§ **Your task**
Recast the lines below as a JSON list of strings, one string per line, omitting blank lines and the picture.
-- Start --
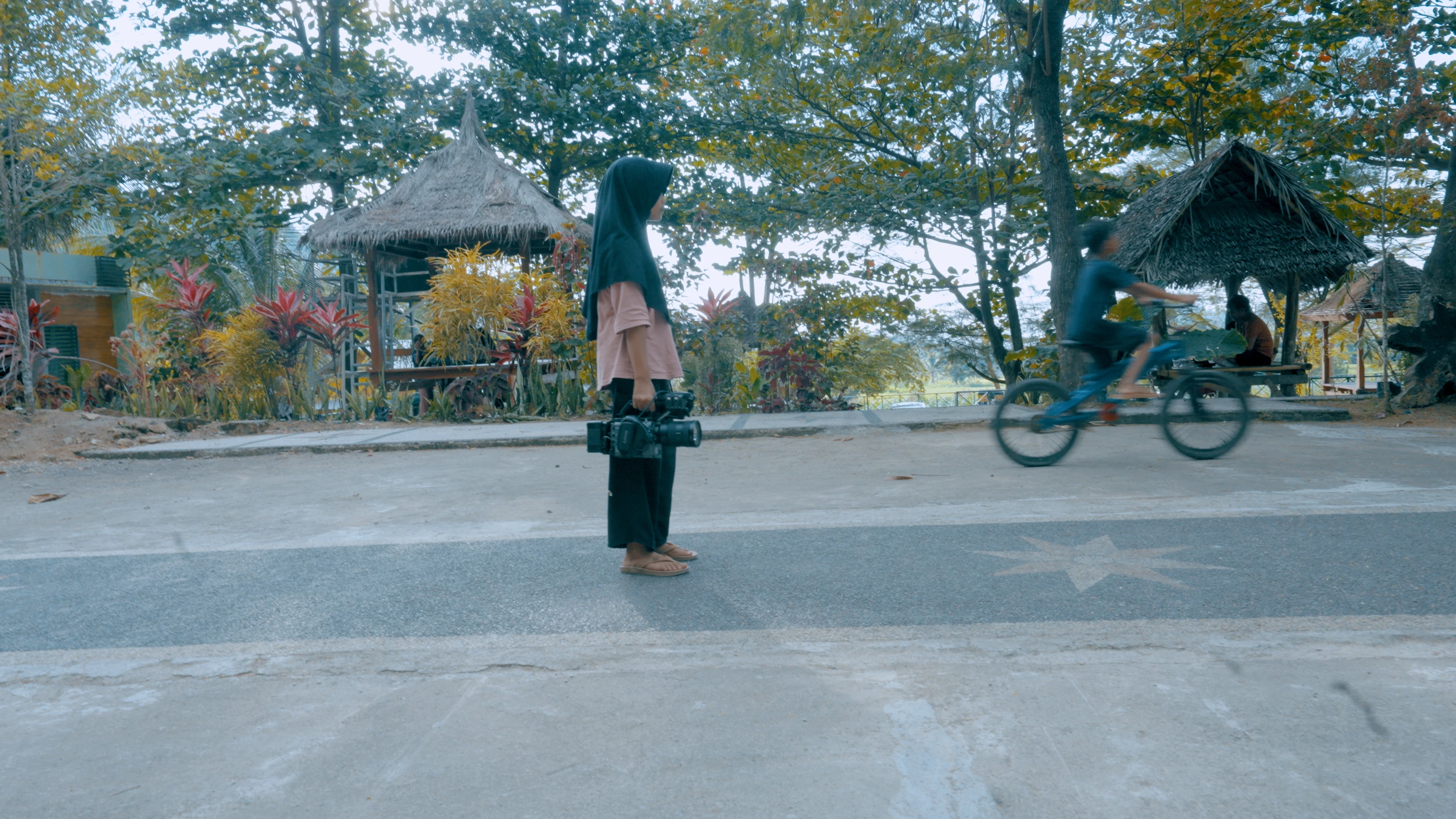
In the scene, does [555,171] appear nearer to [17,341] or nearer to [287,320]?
[287,320]

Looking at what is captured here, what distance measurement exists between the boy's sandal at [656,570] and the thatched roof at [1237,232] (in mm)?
9715

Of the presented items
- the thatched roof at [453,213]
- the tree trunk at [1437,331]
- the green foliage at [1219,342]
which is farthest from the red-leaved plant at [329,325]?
the tree trunk at [1437,331]

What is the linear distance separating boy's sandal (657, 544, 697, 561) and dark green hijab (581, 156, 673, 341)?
911 millimetres

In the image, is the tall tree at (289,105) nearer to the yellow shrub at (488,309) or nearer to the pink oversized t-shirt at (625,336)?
the yellow shrub at (488,309)

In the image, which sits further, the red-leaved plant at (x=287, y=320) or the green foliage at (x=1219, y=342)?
the red-leaved plant at (x=287, y=320)

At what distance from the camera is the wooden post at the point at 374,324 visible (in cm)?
1366

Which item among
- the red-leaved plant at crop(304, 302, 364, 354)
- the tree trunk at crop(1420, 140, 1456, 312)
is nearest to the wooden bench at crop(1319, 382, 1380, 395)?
the tree trunk at crop(1420, 140, 1456, 312)

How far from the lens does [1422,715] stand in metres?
2.02

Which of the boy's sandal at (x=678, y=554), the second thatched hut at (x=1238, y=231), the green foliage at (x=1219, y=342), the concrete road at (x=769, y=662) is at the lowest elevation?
the concrete road at (x=769, y=662)

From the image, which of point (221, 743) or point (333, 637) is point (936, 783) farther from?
point (333, 637)

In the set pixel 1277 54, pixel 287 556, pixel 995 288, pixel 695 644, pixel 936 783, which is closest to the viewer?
pixel 936 783

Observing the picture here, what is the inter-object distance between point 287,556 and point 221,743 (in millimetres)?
-- End --
§ **Response**
[
  "In the scene, does [555,171] appear nearer to [17,341] or nearer to [287,320]?",
  "[287,320]",
  "Looking at what is captured here, what distance measurement exists between the boy's sandal at [656,570] and the thatched roof at [1237,232] (in mm)?",
  "9715",
  "Of the presented items",
  "- the thatched roof at [453,213]",
  "- the tree trunk at [1437,331]",
  "- the green foliage at [1219,342]",
  "which is farthest from the red-leaved plant at [329,325]?",
  "the tree trunk at [1437,331]",
  "What is the linear distance separating boy's sandal (657, 544, 697, 561) and dark green hijab (581, 156, 673, 341)?",
  "911 millimetres",
  "In the image, is the tall tree at (289,105) nearer to the yellow shrub at (488,309) or nearer to the pink oversized t-shirt at (625,336)?",
  "the yellow shrub at (488,309)",
  "In the image, which sits further, the red-leaved plant at (x=287, y=320) or the green foliage at (x=1219, y=342)?",
  "the red-leaved plant at (x=287, y=320)",
  "At what distance from the camera is the wooden post at the point at 374,324 visible (in cm)?",
  "1366",
  "Which item among",
  "- the red-leaved plant at crop(304, 302, 364, 354)",
  "- the tree trunk at crop(1420, 140, 1456, 312)",
  "is nearest to the wooden bench at crop(1319, 382, 1380, 395)?",
  "the tree trunk at crop(1420, 140, 1456, 312)",
  "How far from the lens does [1422,715] stand in metres?",
  "2.02",
  "Which of the boy's sandal at (x=678, y=554), the second thatched hut at (x=1238, y=231), the green foliage at (x=1219, y=342), the concrete road at (x=769, y=662) is at the lowest elevation?",
  "the concrete road at (x=769, y=662)",
  "From the image, which of point (221, 743) or point (333, 637) is point (936, 783) farther from?",
  "point (333, 637)",
  "In the set pixel 1277 54, pixel 287 556, pixel 995 288, pixel 695 644, pixel 936 783, which is closest to the viewer?",
  "pixel 936 783",
  "Observing the picture here, what is the inter-object distance between point 287,556 and point 221,743 (in millimetres)?"
]